I use the phrase “coming out,” rather than dropping out, because while both expressions have a negative connotation (at least until the present century), what I experienced was akin to what my younger brother went through at around the same time. How to tell our parents that he was physically attracted to men? And when? Or should he try to live up to their expectations for him and deny his feelings in favor of solitude, or satisfy them behind closed doors, or perhaps have a wife just for show - a la J. Edgar Hoover, if you believe the film? In the end he chose to be who he was, though he had a little help from circumstances I won’t get into.

After graduating college I went to the job board at UCLA and browsed positions available to history majors. That space of the peg board was blank. So I got a job at a restaurant. Which didn’t even require a high school degree. I had vague aspirations to apply to business school, but family issues (death and divorce) led me to redirect my course and become an aspiring writer instead. Credit cards let me prolong to this dream, which eventually led to bankruptcy. I tried my hand at settling down again with a serious girlfriend, working for a time as a high school teacher. Finally, a job that required a college degree. A job I found stultifying and draining. Just like the degree that led to it. Tired of feeling disenchanted and stuck in traffic, I went back to school, this time to become a medical doctor. Med school doesn’t require a college degree, only 2 years worth of credits. I did a year of residency before I decided the practice of medicine was a business and it wasn’t for me. Twenty years after doing it the first time, I had come full circle and came out, or dropped out again. Why buy into society if you don’t agree with where it’s headed. Rather than work a job you despise to have a life you don’t want with someone you don’t get along with, just go it alone and reduce your wants. Always my motto. So I lived it. And I’m not alone. Most work too much, and find what they do either boring or downright despicable. So why do it? Nothing better to do and because they have to. To pay for stuff we don’t need.

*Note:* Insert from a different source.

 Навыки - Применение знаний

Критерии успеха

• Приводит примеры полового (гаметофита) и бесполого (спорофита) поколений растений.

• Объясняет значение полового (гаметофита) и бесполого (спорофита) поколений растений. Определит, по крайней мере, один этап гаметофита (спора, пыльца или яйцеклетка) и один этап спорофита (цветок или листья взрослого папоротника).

In a recent poll, 80% of people in industrialized countries agreed with the statement “I could happily live without most of the things I own.” Conspicuous consumption did not work out. Where did it get us anyway? To global warming, overpopulation and pollution. To living on top of each other. More than half the world’s population now lives in urban areas, and the UN estimates that by 2050 it will be 66%.

Paramahansa Yogananda said it best, in his little gem of a book “The Science of Religion.” Money is necessary as a means to fulfill basic needs (food, shelter, water), but so little of it suffices, beyond which it is superfluous if not harmful. When money becomes an end in itself, to be hoarded or for the sake of the status and possessions that come with it, it becomes a false idol, and the moneymaker a slave in its service.

Despite a swelling population, there is more than enough of everything to go around. One website tells us: “World agriculture produces 17 percent more calories per person today than it did 30 years ago, despite a 70 percent population increase. This is enough to provide everyone in the world with at least 2,720 calories per person per day.”

If we all were true to our natures and lived a simpler life, we could all do what we found most fulfilling, even if that means simply to be.